▶ _Passage to read_:
- - -

Soon after surgery came a return to Children’s, doctors ordering Ennis to attend a support group for children recovering from brain surgery. It was that one visit, his first and last, that began to outline his career path.

There were older kids and younger kids in the group, but what stood out, recalled Ennis, were the kids who clearly were not enjoying his same clear track back to full health. He was fortunate. His brain would heal. His cognitive and physical abilities would rebound in full. It would take time, months, but he would play hockey again. But as he looked around the room that day, young Jimmy Ennis saw the struggles some of the other kids would face, some for weeks, others for the rest of their lives.

“I saw what could have been that day,’’ he recalled, a memory that to this day chokes him with emotion. “That was hard . . . so hard, I couldn’t go back, actually. That really stuck with me. The people who helped me in my biggest time of need — at the hospital, and my family — I’ll never forget that.

“I look at all that now as a culminating thing in my life. The way I see it, it would be ignorant for me now not to help others. Nursing brings with it a great responsibility, but also the potential for great reward.’’

Ennis, who went on to play hockey throughout his high school years, graduated from Boston Latin School in 2006. He tried to make the Merrimack College hockey team as walk-on, failed to make the cut, then enrolled the following autumn at UMass-Boston as an exercise science major. He also made a call to UMass-Boston hockey coach Peter Belisle. He wanted to make the team.

- - -

▶ _Recorded information_:

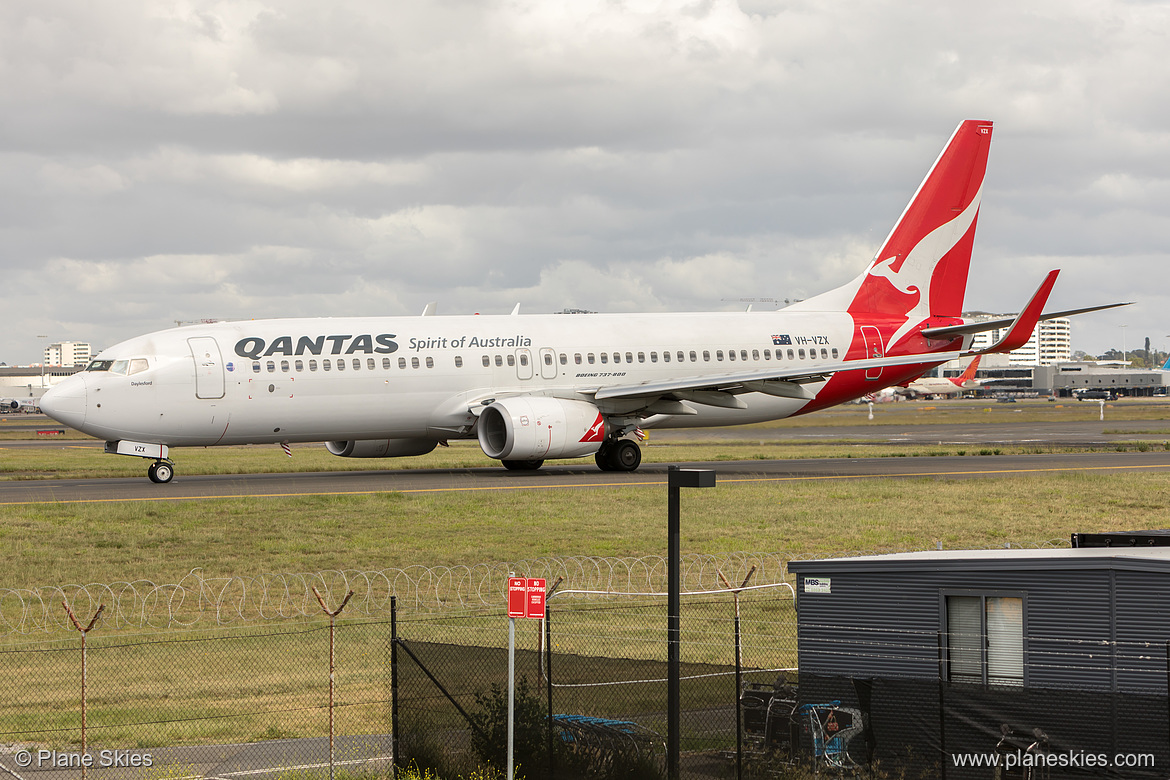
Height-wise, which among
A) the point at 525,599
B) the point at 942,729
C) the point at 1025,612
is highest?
the point at 525,599

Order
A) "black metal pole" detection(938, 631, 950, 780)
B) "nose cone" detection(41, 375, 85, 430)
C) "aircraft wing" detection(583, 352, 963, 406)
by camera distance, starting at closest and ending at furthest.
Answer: "black metal pole" detection(938, 631, 950, 780), "nose cone" detection(41, 375, 85, 430), "aircraft wing" detection(583, 352, 963, 406)

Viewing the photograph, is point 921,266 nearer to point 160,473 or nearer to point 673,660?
point 160,473

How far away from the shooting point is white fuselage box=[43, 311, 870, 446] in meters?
36.1

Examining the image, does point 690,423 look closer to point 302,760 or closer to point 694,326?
point 694,326

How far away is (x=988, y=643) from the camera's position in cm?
1412

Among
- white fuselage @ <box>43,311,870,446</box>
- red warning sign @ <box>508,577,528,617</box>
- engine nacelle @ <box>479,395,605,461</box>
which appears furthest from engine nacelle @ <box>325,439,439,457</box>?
red warning sign @ <box>508,577,528,617</box>

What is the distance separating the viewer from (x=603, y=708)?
14648 mm

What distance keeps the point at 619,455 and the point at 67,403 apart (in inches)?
676

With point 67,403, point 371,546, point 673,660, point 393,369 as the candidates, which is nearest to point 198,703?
point 673,660

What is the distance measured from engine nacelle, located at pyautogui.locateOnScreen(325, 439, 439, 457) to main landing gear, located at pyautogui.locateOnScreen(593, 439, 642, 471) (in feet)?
18.5

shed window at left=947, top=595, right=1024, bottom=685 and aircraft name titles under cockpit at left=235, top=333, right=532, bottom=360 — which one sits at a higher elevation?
aircraft name titles under cockpit at left=235, top=333, right=532, bottom=360

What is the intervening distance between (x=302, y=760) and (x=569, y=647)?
5.97m

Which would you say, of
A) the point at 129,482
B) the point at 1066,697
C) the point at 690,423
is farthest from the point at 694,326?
the point at 1066,697

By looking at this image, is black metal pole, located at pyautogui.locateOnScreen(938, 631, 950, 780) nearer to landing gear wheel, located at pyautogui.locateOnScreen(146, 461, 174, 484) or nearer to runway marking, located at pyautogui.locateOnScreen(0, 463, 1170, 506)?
runway marking, located at pyautogui.locateOnScreen(0, 463, 1170, 506)
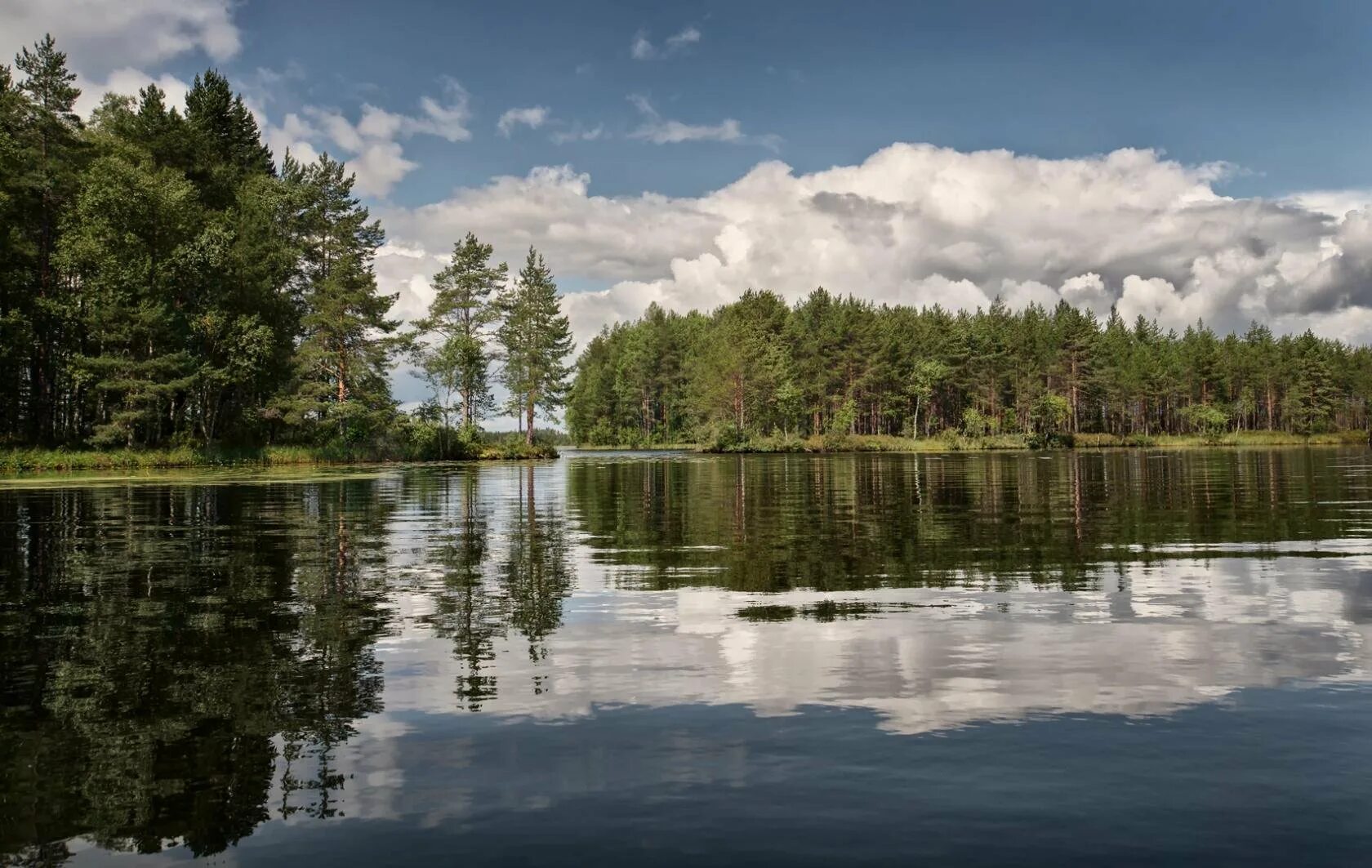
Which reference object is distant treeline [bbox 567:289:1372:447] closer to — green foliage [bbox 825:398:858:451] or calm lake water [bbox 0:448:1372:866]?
green foliage [bbox 825:398:858:451]

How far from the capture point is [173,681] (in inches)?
337

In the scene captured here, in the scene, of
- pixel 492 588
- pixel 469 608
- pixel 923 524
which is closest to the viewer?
pixel 469 608

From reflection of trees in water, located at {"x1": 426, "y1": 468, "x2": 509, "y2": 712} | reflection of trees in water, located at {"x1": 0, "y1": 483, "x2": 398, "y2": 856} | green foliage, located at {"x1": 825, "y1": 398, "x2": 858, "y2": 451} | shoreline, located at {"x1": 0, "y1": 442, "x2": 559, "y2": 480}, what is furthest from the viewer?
green foliage, located at {"x1": 825, "y1": 398, "x2": 858, "y2": 451}

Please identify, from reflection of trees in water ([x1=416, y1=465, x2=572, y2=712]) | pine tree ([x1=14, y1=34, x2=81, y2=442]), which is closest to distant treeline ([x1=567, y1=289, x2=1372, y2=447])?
pine tree ([x1=14, y1=34, x2=81, y2=442])

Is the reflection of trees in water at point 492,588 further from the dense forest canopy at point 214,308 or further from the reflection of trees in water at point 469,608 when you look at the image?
the dense forest canopy at point 214,308

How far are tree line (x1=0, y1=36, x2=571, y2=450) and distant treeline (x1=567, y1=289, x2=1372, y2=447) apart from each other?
2127 inches

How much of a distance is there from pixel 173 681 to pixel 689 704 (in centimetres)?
498

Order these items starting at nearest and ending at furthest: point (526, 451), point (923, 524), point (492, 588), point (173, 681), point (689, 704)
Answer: point (689, 704), point (173, 681), point (492, 588), point (923, 524), point (526, 451)

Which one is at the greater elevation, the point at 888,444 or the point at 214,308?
the point at 214,308

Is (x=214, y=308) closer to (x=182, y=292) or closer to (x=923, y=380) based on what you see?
(x=182, y=292)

- - -

▶ _Task description_:
Reproduce, word for word, the stretch of the passage on Jimmy Ennis from "There were older" through "never forget that.".

▶ _Reply to the task_:
There were older kids and younger kids in the group, but what stood out, recalled Ennis, were the kids who clearly were not enjoying his same clear track back to full health. He was fortunate. His brain would heal. His cognitive and physical abilities would rebound in full. It would take time, months, but he would play hockey again. But as he looked around the room that day, young Jimmy Ennis saw the struggles some of the other kids would face, some for weeks, others for the rest of their lives.

“I saw what could have been that day,’’ he recalled, a memory that to this day chokes him with emotion. “That was hard . . . so hard, I couldn’t go back, actually. That really stuck with me. The people who helped me in my biggest time of need — at the hospital, and my family — I’ll never forget that.